Бывает: сетую на плохие условия. Мол, нет условий для творчества, и т. п. А какие тебе условия — кроме чисто физических: поесть, поспать, и чтобы не били палкой? Вспоминаю, что Набоков писал свой «Дар», сидя на унитазе. Больше было негде. И написал — целый «Дар». А ты, блин? Помогает плохо. Но все равно: надо вспоминать Набокова. Еще можно сравнить условия Моцарта и Сальери…
Сидим в красноярском ресторане с Толиком, московским поэтом, подрабатывающим тут копирайтером. Толик угощает. Мне звонит знакомая девушка. Зовет в гости, но в итоге зовется сама. Девушка с парнем, тот с бритой головой и еще каким-то кентом. Толик угощает всех.
— В случае чего отобьемся? — шепчет он мне, разливая под рыбу водочку, — али нет?
Во как. Центральную Сибирь угощают не абы как, а с риском для жизни. Вдруг чего-нибудь откусит.
В большой квартире в Красноярске жили приезжие «специалисты от оппозиции», двое левых и двое правых. Все очень не любили Путина, и неплохо относились друг к другу.
Как-то утром захожу в гости. Меня зовут к завтраку.
— На нормальную квартиру в Москве, — говорит правый, — надо работать уже года три. Абзац какой-то.
— Ничего, — отвечает левый, — когда мы придем, в Москве станет много пустых квартир.
— Только нас не трогайте.
Так и сидели, с шутками-прибаутками.
Потом левого товарища, говорившего про квартиры, немного арестовали. И он немного посидел в тюрьме.
А от правого товарища у меня есть фиолетовый шарф.
— Наша революция, — сказал он, — будет не оранжевой, а фиолетовой. Так благородней.
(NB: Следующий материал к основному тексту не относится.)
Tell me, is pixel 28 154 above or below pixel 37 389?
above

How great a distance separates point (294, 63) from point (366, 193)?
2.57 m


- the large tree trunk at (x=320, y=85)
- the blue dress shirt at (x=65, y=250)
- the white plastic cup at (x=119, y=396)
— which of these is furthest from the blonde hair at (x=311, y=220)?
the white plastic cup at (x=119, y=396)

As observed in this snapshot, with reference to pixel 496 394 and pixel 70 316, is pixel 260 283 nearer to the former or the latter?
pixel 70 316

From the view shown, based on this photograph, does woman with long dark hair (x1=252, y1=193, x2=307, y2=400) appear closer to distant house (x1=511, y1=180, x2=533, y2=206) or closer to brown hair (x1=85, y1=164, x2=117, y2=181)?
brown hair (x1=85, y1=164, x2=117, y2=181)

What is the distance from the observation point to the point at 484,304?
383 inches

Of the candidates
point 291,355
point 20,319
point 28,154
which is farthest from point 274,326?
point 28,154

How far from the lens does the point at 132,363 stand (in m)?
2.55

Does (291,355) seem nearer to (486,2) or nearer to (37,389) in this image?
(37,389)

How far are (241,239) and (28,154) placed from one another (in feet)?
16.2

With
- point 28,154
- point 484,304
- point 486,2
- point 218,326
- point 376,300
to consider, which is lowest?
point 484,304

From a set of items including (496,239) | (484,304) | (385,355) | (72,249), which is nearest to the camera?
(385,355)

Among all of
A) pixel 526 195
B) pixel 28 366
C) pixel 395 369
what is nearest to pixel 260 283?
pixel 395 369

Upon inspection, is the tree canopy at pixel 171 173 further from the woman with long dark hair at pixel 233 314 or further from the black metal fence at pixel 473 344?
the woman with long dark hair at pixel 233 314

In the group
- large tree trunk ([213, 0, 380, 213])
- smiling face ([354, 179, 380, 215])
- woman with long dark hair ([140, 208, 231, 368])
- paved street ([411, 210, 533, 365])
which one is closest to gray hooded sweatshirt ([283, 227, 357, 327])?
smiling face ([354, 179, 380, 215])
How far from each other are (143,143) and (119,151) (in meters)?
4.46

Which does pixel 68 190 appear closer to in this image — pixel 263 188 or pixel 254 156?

Потом знак революции носила моя подруга.
Гордиться можно, при желании, чем угодно. Я вот, например, горжусь китайской рубахой. Она у меня антикварная. Дедушка носил ее в 1940-е после Великой Отечественной войны. И вот потом я. Еще в 1999 году меня спрашивали — где купил такую славную вещь? Я подробно, с чувством за цельно прожитые годы, все объяснял… И никто не заметил, что я не прав. Народ тоже хотел китайских рубах.